EXERCISE: Copy everything in the material word for word, from the line containing "In the image" (that line included) down to the very end, and leave the pictures out.

INPUT FOR THIS TASK:
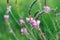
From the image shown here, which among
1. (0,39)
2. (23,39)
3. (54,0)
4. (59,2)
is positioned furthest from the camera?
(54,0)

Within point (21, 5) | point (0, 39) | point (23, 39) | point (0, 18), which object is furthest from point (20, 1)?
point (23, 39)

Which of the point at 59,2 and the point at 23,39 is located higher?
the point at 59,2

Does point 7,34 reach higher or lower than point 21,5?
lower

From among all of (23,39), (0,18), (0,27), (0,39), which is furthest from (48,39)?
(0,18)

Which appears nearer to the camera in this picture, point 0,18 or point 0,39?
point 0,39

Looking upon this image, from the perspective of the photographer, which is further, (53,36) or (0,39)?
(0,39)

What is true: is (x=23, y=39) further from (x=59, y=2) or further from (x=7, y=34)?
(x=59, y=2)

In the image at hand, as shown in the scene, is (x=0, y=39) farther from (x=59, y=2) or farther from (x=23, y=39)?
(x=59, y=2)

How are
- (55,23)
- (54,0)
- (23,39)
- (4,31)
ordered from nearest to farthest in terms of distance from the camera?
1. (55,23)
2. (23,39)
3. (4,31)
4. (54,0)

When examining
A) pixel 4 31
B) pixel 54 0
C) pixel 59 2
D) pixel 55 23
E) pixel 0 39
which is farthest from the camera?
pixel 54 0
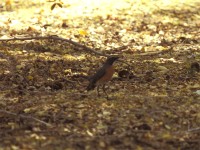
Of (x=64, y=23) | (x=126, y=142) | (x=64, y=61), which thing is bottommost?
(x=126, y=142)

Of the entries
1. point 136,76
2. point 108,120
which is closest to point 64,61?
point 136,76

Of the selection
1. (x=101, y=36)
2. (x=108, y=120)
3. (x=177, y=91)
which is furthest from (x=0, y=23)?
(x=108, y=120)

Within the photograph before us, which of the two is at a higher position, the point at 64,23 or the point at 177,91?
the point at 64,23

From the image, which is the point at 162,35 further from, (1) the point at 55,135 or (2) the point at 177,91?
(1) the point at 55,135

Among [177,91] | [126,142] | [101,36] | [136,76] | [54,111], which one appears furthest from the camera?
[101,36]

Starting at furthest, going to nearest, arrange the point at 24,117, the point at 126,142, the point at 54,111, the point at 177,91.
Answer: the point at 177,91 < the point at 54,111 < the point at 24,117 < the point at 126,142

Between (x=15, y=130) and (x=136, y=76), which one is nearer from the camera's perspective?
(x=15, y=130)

SOLVED PROBLEM:
In the image at hand, as shown in the scene, is (x=0, y=39) farther from (x=59, y=2) or farther from (x=23, y=39)?
(x=59, y=2)

How are
- (55,23)
- (54,0)
- (23,39)
- (4,31)
ordered from nearest to farthest in terms of distance from the camera?
1. (55,23)
2. (23,39)
3. (4,31)
4. (54,0)

When examining
A) pixel 4 31
B) pixel 54 0
C) pixel 59 2
D) pixel 55 23
E) pixel 0 39
which is farthest from the camera?
pixel 54 0
Of (x=64, y=23) | (x=126, y=142) | (x=64, y=61), which thing is bottommost?
(x=126, y=142)

Of the entries
1. point 136,76
2. point 108,120
which is closest to point 64,61?
point 136,76

Of the selection
1. (x=101, y=36)
2. (x=108, y=120)
3. (x=177, y=91)
which is furthest from (x=0, y=23)?
(x=108, y=120)

Within the photograph before us, which of the two is at a higher position, the point at 64,23 or the point at 177,91?
the point at 64,23

From the image, which is the point at 162,35 further from, (1) the point at 55,135 or (2) the point at 177,91?
(1) the point at 55,135

Among [177,91] | [126,142] | [101,36] | [136,76] | [54,111], which one appears furthest from the camera?
[101,36]

Starting at furthest, going to nearest, arrange the point at 24,117, the point at 126,142, the point at 54,111, the point at 177,91.
Answer: the point at 177,91 < the point at 54,111 < the point at 24,117 < the point at 126,142

Between (x=15, y=130) and (x=136, y=76), which one is nearer from the camera's perspective?
(x=15, y=130)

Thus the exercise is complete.